The Great Beauty
6 9 2018
The Great Beauty

Writing architecture. In conversation with Franco Purini

Franco Purini, in the passionate introduction by Luca Molinari, is an all-round architect, a now rare figure in the contemporary context. And he writes about architecture. Architecture that becomes landscape. In Rome in the 1960s, Purini’s drawings became theory, theoretical works, real written works about architecture. In fact, drawing is a way of recounting, a conceptual dimension, a continuous quotation of literary places. Because literature has always nourished thinking about architecture.
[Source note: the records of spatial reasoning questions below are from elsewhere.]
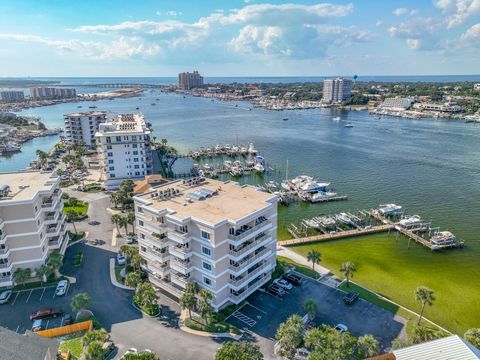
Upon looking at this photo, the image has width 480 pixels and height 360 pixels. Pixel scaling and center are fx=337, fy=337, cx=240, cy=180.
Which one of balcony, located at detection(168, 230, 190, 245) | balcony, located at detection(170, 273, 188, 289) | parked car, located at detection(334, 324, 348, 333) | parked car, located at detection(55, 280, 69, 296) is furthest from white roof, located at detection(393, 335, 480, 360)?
parked car, located at detection(55, 280, 69, 296)

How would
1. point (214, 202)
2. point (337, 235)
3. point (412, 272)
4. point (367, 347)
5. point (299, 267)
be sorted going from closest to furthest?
point (367, 347) < point (214, 202) < point (299, 267) < point (412, 272) < point (337, 235)

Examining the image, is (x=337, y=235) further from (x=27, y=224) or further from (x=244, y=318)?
(x=27, y=224)

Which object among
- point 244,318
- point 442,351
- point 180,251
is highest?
point 442,351

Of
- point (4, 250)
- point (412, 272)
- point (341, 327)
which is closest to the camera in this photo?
point (341, 327)

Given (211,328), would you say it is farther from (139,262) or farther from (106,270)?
(106,270)

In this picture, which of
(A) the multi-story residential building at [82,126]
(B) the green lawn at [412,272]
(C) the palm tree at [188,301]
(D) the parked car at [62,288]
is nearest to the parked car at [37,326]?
(D) the parked car at [62,288]

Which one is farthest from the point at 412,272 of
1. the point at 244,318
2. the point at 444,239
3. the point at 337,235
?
the point at 244,318
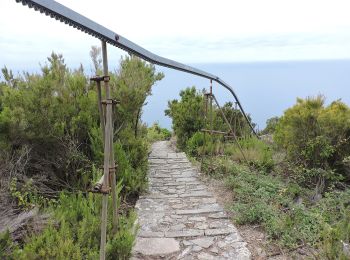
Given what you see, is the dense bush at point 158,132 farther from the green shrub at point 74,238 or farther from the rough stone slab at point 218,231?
the green shrub at point 74,238

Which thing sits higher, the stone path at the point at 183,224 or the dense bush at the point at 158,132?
the dense bush at the point at 158,132

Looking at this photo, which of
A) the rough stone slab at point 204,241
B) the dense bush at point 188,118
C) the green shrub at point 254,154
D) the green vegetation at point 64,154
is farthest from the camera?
the dense bush at point 188,118

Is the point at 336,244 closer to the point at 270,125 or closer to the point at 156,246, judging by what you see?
the point at 156,246

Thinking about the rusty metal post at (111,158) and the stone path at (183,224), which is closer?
the rusty metal post at (111,158)

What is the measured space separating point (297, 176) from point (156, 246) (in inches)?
144

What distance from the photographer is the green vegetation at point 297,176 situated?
3.92 metres

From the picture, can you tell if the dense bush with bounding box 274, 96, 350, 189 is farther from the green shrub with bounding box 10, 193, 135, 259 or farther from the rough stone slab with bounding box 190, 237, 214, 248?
the green shrub with bounding box 10, 193, 135, 259

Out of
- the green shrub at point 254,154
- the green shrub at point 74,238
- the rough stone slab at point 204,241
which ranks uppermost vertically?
the green shrub at point 254,154

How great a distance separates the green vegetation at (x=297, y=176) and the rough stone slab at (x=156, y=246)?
1013 millimetres

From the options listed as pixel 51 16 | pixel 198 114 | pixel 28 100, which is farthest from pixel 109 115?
pixel 198 114

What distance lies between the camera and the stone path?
3734 millimetres

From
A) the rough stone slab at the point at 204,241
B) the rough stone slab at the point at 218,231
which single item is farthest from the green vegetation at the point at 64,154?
the rough stone slab at the point at 218,231

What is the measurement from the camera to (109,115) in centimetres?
284

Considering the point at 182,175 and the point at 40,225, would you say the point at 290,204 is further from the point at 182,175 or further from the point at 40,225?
the point at 40,225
And Purini remembers his teachers, Maurizio Sacripanti and Vittorio Gregotti (in addition to many others with whom he exchanged ideas over the years). Because it is always important to remember who -with a sentence, with a book, with a work - made us think. Purini decided to become an architect from an early age, especially after having seen the Tuscolano district grow. In new buildings (designed by De Renzi is Muratori ) happy families entered, who all went to see the others’ apartments. All this gave joy and architecture must help to bring about this happiness and speak only of happiness. The home must be open to space, to the city, it must be an artistic expression like poetry.

(caricamento...)

Today, however, architecture no longer tends to be thought of as art. But it is art, it is the construction of the awareness of a certain eternity of being, of the possibility of being, in spite of our mortality, somehow eternal, immortal. We are in the world, in the light, we enjoy the beauty in content that is always regenerated. Because the work is so vital that it defeats the passing of time and becomes an eternal presence. Purini took inspiration for all of this from works such as The Red and he Black by Stendhal and F Scott Fitzgerald’s The Great Gatsby, as well as from American cinema which inundated Italy in the immediate postwar period.

(caricamento...)

Because we must understand the customs of these arts, understand what makes a poem beautiful: it is the deep density, the clarity with which it is exposed. The clearer the language, the greater the mystery. Palladio has a solar rationality that is immediately understood, but this simplicity is transformed into profound mystery, immersed in a kind of magic that is to be understood. We find the cosmos, the universe in its constructions. The architecture must be of immediate rationality, hiding deeper and more fascinating internal texts. They then allow you to always produce happiness in beauty. One thing that contrasts with the multitude of unhappy people who, despite having gained the right to live in a home, live in ugly and therefore sad places.

This is also the meaning of architecture for Vitruvius: use, structure and beauty . You can not build a place where you are not happy, a place that does not work. Beauty is debatable, of course. “But rationality is not enough, if there is no emotion" (Le Corbusier). The act of construction must be sacred. Dobbiamo costruire edifici che è essenziale che ci siano. We must reach a transformative ideality. Buildings must speak to us, they must speak to the spirit with eternal, universal values. And always reminding us that the important thing is to try, always try.